Technoromanticism
Digital Narrative, Holism, and the Romance of the Real
Richard Coyne
This book explores the spectrum of romantic narrative that pervades the digital age, from McLuhan's utopian vision of social reintegration by electronic communication to claims that cyberspace creates new realities.
Technoromanticism pits itself against a hard-headed rationalism, but its most potent antagonists are contemporary pragmatism, phenomenology, hermeneutics, surrealism, and deconstruction—all of which subvert the romantic legacy and provoke new narratives of computing. Thus the book also serves as an introduction to the application of contemporary theory to information technology, raising issues of representation, space, time, interpretation, identity, and the real. As such, it is a companion to Coyne's Designing Information Technology in the Postmodern Age: From Method to Metaphor (MIT Press, 1995).

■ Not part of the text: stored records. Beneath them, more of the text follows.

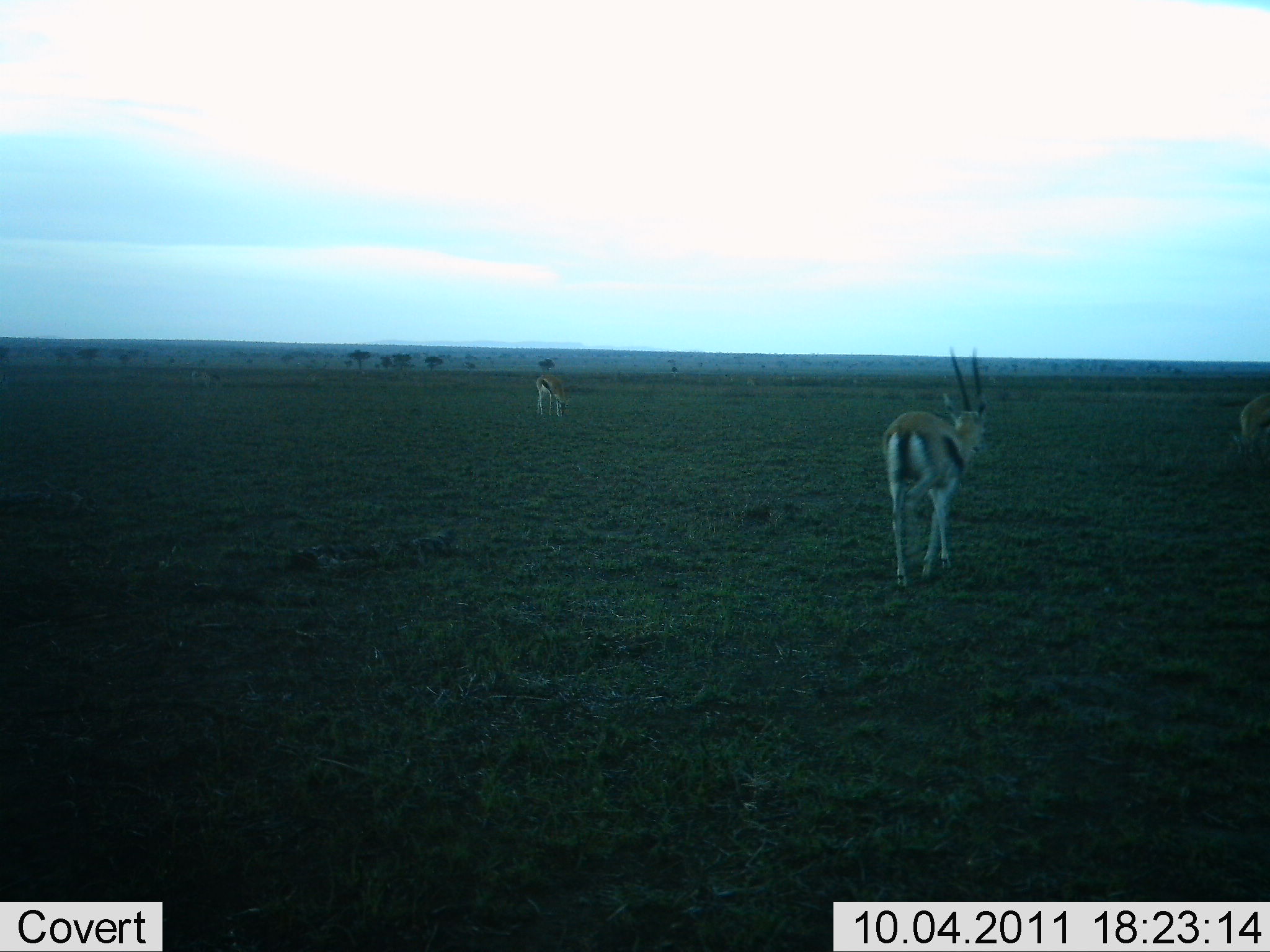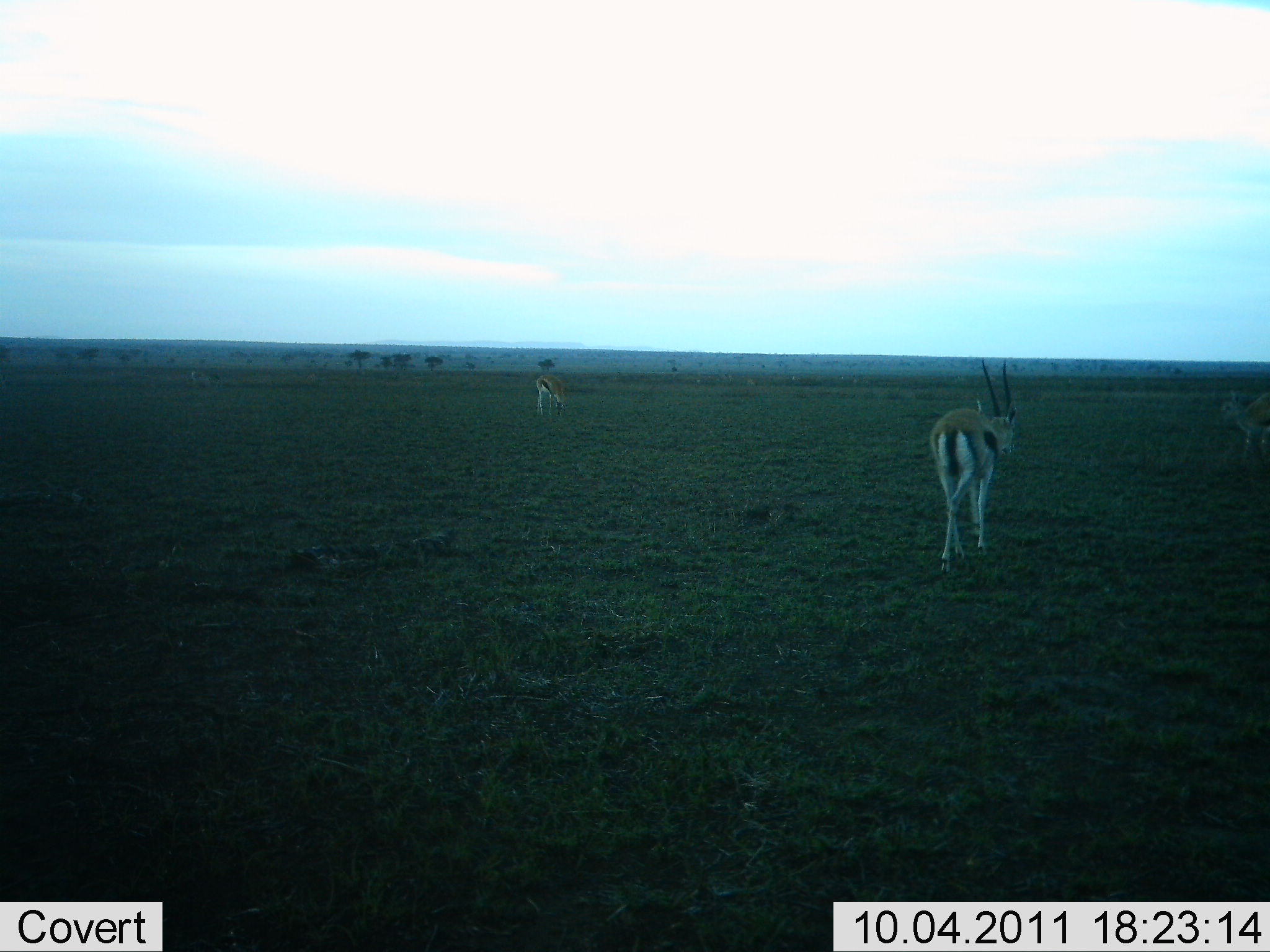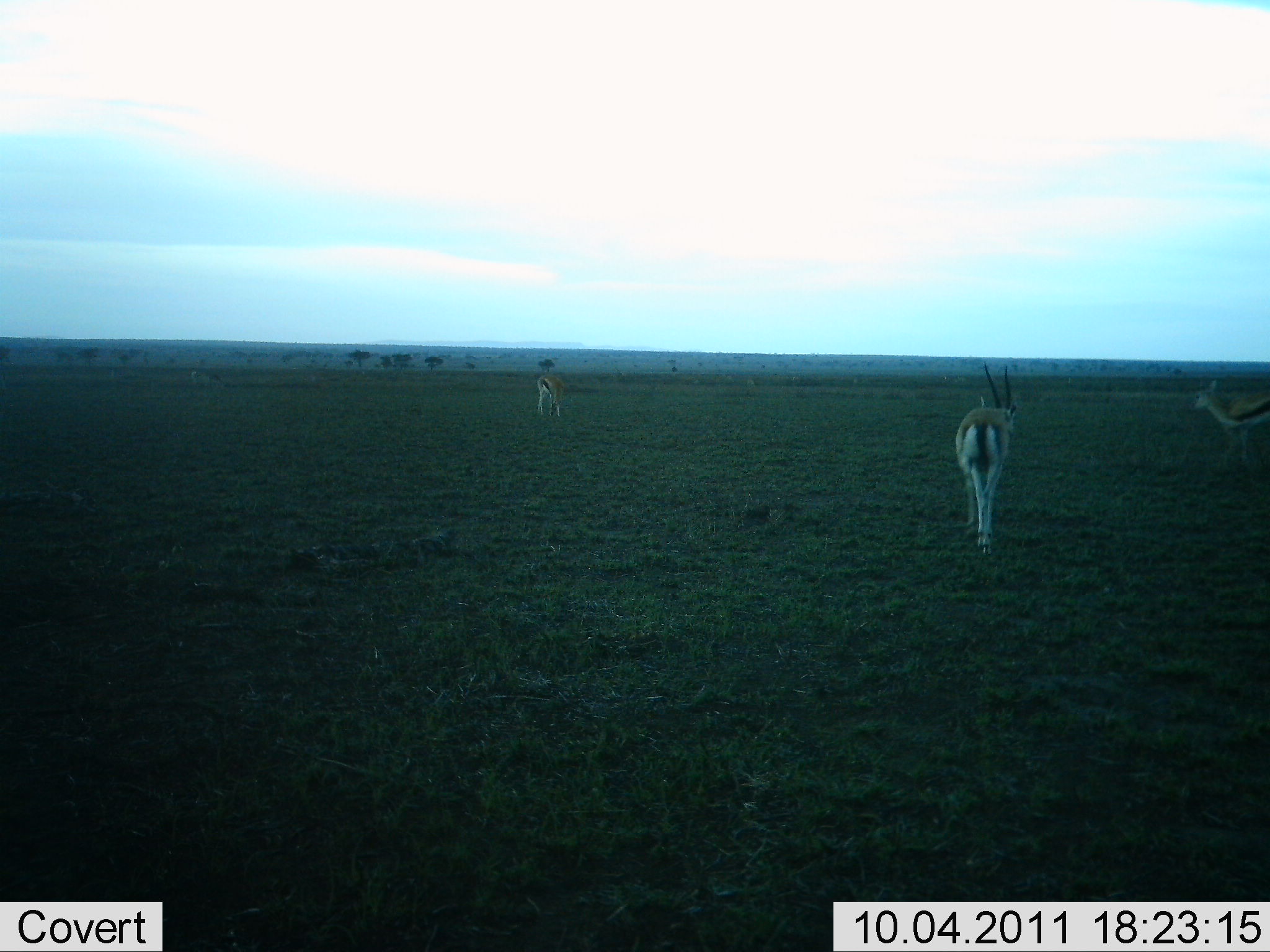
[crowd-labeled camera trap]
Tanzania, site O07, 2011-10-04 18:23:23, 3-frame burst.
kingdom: Animalia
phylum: Chordata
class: Mammalia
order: Artiodactyla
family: Bovidae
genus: Eudorcas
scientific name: Eudorcas thomsonii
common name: thomson's gazelle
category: gazellethomsons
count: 3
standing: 45%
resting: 0%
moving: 91%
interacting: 0%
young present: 0%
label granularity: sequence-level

"This is an excellent and most welcome study of the discourse about computer communications, their narrativity as Coyne says, with particular attention to the classic theme of unity and fragmentation."
—Mark Poster, Professor of History and of Information and Computer Science, University of California at Irvine
"This book provides the most comprehensive philosophical and cultural context for understanding information technologies that I have ever seen."

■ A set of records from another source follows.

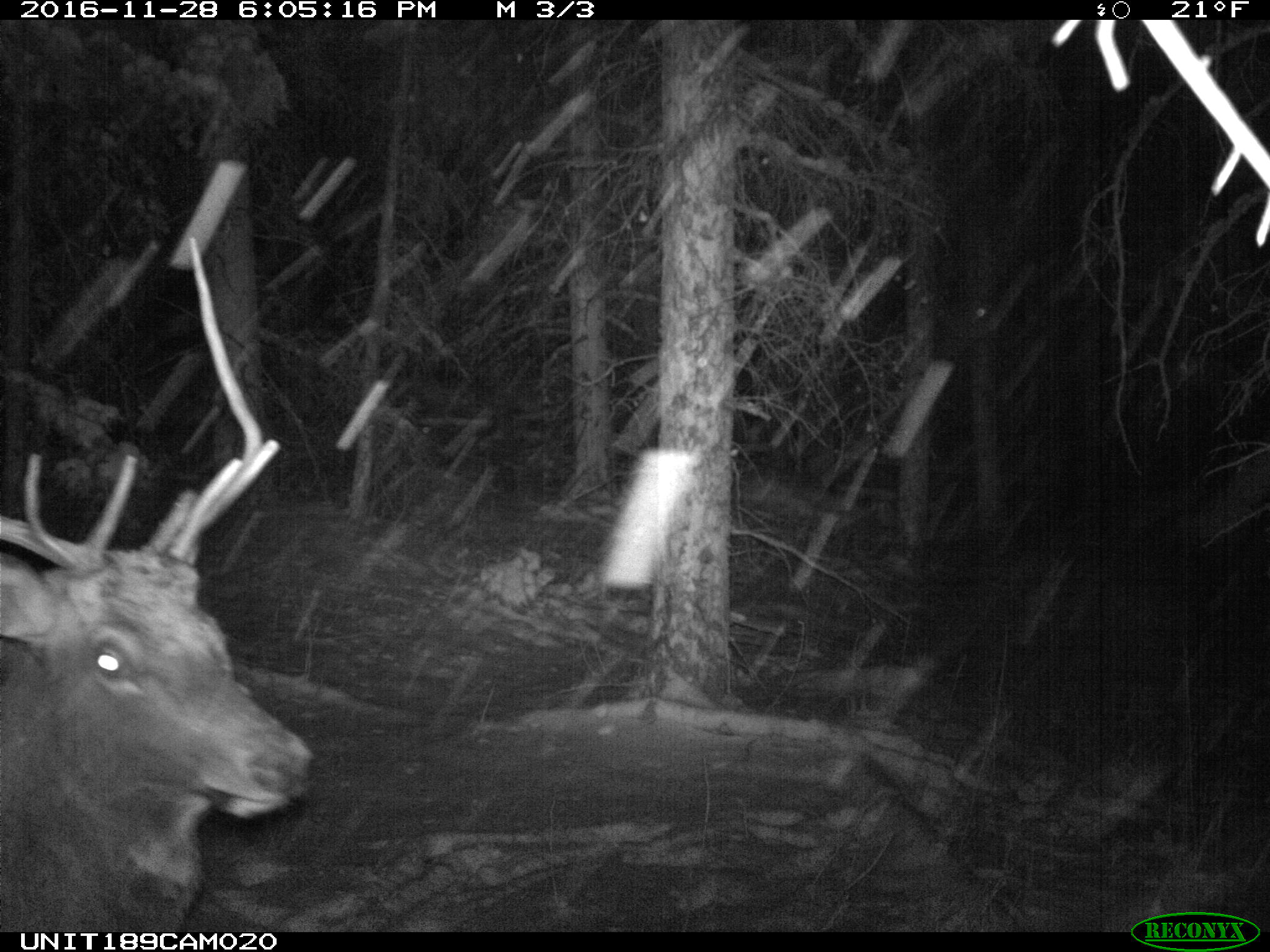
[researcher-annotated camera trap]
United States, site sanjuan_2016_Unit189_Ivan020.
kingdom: Animalia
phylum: Chordata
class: Mammalia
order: Artiodactyla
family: Cervidae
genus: Cervus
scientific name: Cervus elaphus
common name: red deer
Cervus elaphus (red deer).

—N. Katherine Hayles, University of California, Los Angeles
Richard Coyne is Professor and Chair of Architectural Computing, University of Edinburgh. He is the author of Designing Information Technology in the Postmodern Age: From Method to Metaphor (1995), Technoromanticism: Digital Narrative, Holism, and the Romance of the Real (2001), and Cornucopia Limited: Design and Dissent on the Internet (2005), all published by the MIT Press.